# Pro-photographer Dream Job



## Braineack (Jan 14, 2016)




----------



## DrumsOfGrohl (Jan 14, 2016)

I saw this the other day.  Its a little weird, but I kinda like how she dresses them up.  They're not just typical d**k pics. Smart lady.


----------



## dennybeall (Jan 14, 2016)

She called me but she didn't have a macro lens so had to pass.................


----------



## Derrel (Jan 14, 2016)

Photography's *Next Great Idea*, and you heard it first from me, here, on TPF:

 G.I. Joe clothes, artfully draped over female genitalia, and then, "Photographed with a professional camera".


----------



## tirediron (Jan 14, 2016)

Derrel said:


> Photography's *Next Great Idea*, *and you heard it first from me*, here, on TPF:
> 
> G.I. Joe clothes, artfully draped over female genitalia, and then, "Photographed with a professional camera".
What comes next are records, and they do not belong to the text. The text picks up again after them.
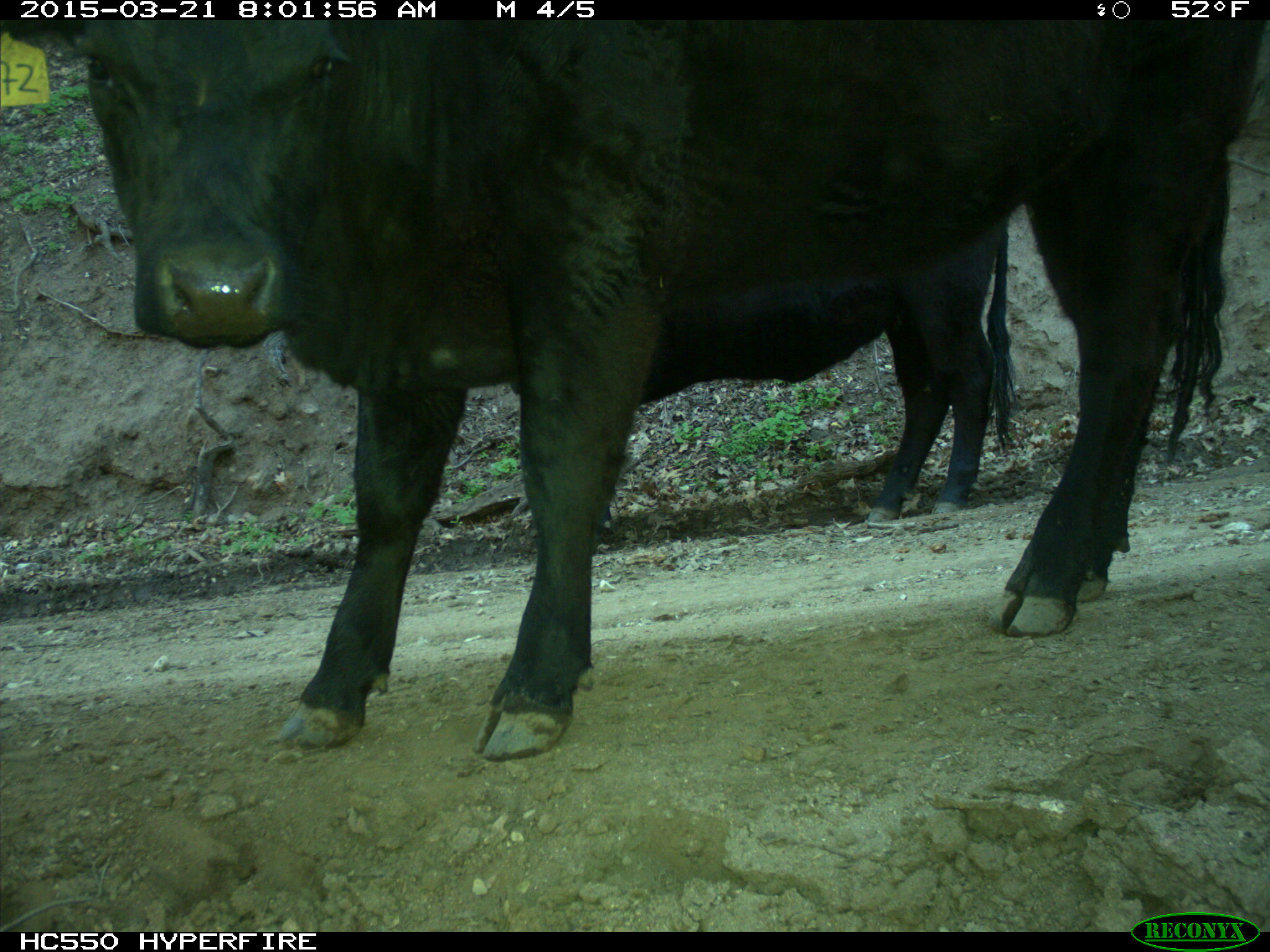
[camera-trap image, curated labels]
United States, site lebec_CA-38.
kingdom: Animalia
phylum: Chordata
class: Mammalia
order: Artiodactyla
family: Bovidae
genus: Bos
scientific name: Bos taurus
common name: domestic cow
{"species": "Bos taurus (domestic cow)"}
 But if you pay me enough, I'm willing to pretend I didn't....


----------



## 480sparky (Jan 14, 2016)

Sorry.  Not MY dream job.

In fact, that would be my NIGHTMARE job.


----------



## beachrat (Jan 19, 2016)

I gotta know what the Braineack's  searching for when he finds this.


----------



## JacaRanda (Jan 19, 2016)

Nice - Thinking outside the box


----------



## LGreene (Jan 20, 2016)

haha - what fun!


----------



## tiaphoto (Jan 23, 2016)

She has taken creativity to a whole new level ! I applaud this woman!


----------